Frozen Pipes Don't Have To Leave You In The Cold (VIDEO)

By Jeff Neumeyer

January 7, 2014 Updated Jan 7, 2014 at 7:04 PM EDT

FORT WAYNE, Ind. (21ALIVE) --- The sub-zero temperatures of the past couple of days are forcing homeowners to deal with the misery of frozen water pipes.

There are headaches that come along with the bitter cold, but there are also things you can do to keep the problems at bay.

Tuesday, in the 2500 block of Genessee Avenue in Fort Wayne, you could find a perfect example of how bone chilling cold and water pipes don't mix.

Kirk Fitzgerald with Masters Heating & Cooling was summoned to get things flowing again in the pipes delivering cold water to Kenneth Howald’s kitchen sink.

Arctic air blowing in to the crawl space did a number on the exposed pipe.

The problem got noticed Monday evening.

" I was afraid that this thing was going to freeze and break and I was going to have all kinds of problems under here and that's what bothered me more than anything," said Kenneth Howald, who pointed under the sink area.

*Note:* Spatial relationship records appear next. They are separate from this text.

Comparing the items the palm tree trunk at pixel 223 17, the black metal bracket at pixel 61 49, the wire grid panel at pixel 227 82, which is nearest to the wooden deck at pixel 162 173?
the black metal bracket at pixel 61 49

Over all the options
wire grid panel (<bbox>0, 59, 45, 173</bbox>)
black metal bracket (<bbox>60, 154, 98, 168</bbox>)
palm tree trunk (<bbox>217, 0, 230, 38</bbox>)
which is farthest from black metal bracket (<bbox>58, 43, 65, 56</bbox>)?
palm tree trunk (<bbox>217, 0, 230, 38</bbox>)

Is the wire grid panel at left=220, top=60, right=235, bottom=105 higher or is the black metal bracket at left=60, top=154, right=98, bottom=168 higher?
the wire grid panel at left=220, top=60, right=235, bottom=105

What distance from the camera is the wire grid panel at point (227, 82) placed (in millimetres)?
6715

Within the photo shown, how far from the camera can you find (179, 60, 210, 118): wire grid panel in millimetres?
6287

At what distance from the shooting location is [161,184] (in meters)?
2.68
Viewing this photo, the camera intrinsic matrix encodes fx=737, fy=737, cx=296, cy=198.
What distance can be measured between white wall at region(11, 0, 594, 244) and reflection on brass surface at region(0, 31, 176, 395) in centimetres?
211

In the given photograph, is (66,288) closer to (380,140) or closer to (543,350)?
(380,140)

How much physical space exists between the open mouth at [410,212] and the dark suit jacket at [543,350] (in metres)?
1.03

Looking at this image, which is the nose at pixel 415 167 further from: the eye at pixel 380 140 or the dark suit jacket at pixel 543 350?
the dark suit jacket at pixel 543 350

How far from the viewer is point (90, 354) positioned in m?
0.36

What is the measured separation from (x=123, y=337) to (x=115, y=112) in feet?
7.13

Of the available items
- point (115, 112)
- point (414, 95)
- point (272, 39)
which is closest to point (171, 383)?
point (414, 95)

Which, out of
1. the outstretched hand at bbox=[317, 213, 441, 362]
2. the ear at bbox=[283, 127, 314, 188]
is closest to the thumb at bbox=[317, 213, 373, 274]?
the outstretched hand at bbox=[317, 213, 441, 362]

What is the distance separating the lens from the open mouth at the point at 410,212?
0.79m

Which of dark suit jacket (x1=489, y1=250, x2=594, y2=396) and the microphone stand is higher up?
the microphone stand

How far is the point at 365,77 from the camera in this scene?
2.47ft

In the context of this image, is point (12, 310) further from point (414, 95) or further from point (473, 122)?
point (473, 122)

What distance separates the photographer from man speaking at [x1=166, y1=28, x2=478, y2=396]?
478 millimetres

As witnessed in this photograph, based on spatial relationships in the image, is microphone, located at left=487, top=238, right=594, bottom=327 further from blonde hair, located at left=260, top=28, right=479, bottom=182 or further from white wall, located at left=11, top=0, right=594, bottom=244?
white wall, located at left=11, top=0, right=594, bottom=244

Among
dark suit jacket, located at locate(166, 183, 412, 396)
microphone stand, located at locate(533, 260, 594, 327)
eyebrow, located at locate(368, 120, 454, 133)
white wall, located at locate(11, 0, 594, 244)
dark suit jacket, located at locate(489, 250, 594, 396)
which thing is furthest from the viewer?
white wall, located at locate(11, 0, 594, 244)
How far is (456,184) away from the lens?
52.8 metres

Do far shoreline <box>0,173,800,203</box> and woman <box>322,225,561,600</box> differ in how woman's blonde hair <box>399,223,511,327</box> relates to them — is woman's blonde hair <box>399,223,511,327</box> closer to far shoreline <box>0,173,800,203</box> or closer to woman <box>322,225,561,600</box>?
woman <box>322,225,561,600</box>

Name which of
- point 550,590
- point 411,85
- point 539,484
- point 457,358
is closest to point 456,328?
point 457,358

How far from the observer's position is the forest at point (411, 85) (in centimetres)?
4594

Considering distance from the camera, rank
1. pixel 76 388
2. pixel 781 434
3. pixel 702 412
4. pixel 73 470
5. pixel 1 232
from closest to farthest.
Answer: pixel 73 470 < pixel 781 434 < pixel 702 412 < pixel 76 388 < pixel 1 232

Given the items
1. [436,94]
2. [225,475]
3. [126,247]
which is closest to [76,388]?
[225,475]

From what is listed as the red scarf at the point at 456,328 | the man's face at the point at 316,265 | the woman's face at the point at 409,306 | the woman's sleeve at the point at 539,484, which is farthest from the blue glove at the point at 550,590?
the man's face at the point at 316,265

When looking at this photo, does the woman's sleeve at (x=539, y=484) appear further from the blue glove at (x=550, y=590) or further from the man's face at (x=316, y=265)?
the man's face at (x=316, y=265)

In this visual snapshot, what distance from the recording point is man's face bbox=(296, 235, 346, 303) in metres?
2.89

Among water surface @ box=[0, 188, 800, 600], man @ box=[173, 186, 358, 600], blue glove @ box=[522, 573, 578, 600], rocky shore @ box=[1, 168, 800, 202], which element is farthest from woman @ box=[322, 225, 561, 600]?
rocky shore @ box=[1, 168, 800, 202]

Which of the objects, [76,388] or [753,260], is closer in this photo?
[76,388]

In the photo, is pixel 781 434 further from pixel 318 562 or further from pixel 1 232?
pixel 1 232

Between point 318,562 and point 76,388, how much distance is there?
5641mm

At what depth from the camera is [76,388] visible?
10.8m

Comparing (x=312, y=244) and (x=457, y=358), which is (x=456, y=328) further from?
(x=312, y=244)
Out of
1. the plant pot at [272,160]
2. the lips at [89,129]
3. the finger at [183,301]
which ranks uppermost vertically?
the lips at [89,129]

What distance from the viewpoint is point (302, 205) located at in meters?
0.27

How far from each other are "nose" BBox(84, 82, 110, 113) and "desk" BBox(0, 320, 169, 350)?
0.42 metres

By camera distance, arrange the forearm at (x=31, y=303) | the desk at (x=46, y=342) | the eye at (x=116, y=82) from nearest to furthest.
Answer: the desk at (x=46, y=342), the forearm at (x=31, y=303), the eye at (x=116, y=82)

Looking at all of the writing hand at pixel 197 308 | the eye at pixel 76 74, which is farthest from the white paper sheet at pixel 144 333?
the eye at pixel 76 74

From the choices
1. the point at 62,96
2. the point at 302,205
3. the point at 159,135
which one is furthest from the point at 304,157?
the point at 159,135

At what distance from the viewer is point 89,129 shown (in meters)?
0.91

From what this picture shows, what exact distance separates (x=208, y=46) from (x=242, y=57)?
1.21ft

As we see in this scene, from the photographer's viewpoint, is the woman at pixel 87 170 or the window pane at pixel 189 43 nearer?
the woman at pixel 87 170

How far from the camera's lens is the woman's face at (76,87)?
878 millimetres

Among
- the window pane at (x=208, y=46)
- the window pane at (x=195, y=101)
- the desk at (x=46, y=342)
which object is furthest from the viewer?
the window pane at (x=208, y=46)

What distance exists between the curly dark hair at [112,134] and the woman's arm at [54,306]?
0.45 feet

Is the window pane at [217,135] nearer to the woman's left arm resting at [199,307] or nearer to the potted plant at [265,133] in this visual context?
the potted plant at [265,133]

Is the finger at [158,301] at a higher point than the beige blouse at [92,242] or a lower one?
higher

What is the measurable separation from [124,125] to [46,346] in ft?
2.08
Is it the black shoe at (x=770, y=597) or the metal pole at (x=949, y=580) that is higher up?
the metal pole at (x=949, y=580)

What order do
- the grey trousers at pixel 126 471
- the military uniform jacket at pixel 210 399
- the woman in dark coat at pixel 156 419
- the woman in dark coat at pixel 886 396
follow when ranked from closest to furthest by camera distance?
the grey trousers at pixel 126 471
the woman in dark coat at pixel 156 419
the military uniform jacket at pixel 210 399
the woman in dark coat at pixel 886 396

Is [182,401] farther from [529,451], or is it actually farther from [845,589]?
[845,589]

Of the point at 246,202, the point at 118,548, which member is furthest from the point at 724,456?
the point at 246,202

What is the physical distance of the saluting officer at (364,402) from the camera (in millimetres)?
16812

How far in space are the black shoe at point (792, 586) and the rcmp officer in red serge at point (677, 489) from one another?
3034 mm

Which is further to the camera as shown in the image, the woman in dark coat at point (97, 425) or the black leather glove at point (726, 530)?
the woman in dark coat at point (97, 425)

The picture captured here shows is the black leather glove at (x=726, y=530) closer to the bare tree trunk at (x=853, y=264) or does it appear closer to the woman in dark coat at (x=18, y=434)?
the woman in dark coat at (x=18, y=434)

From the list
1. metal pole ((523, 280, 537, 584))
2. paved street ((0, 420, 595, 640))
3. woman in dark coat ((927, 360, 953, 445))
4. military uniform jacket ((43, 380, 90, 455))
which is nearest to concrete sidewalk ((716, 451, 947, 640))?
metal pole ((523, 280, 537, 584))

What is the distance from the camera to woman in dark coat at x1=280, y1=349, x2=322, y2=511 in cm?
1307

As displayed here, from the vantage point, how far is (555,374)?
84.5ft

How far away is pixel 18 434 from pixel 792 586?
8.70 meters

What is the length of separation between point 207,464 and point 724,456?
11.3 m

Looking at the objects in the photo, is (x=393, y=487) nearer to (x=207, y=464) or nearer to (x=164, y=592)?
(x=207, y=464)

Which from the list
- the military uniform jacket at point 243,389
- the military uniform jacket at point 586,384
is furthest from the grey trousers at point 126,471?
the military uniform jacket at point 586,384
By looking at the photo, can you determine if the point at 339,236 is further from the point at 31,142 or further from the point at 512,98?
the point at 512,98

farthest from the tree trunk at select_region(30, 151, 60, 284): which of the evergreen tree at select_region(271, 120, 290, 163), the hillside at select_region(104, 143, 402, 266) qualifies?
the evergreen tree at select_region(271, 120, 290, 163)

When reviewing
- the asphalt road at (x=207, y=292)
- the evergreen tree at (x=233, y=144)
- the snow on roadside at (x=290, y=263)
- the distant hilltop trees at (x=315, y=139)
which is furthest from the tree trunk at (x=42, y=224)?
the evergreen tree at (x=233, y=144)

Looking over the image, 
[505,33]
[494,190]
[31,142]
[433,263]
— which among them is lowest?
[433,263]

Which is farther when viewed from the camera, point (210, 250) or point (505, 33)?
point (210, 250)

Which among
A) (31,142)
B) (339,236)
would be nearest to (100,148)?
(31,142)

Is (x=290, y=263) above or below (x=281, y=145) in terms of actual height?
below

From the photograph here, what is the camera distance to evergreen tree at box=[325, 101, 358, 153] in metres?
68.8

But a few minutes after Fitzgerald climbed in the crawl space and went at the pipe with a heat gun, the water began to trickle out, and the thawed pipe didn't burst.

Among the ways to avoid trouble, you can leave doors open under a sink so warm air can get in, and let a small stream of water run in the faucet.

" Water flow is going to prevent it from freezing up, but, you know, it's usually not 40 below wind chill either," said Fitzgerald.

Besides frozen pipes, repair crews are dealing with furnace problems that have to do with the fact there is so much snow on the ground.

Dennis Parda with Masters says PCV furnace pipes attached to the side of your home, which serve as vents, can get clogged in the deep snow, causing your furnace to falter.

Parda says homeowners can put their hands in and clean out the wet stuff themselves, to avoid a costly service call.

" We've been able to tell a lot of people just what to do, and got the call back saying it worked and we were on to somebody else who had a more serious problem," Parda said.

He claims it’s perfectly safe to reach in to the pipes, because the temperature is not real hot, even for the vent leading from the furnace.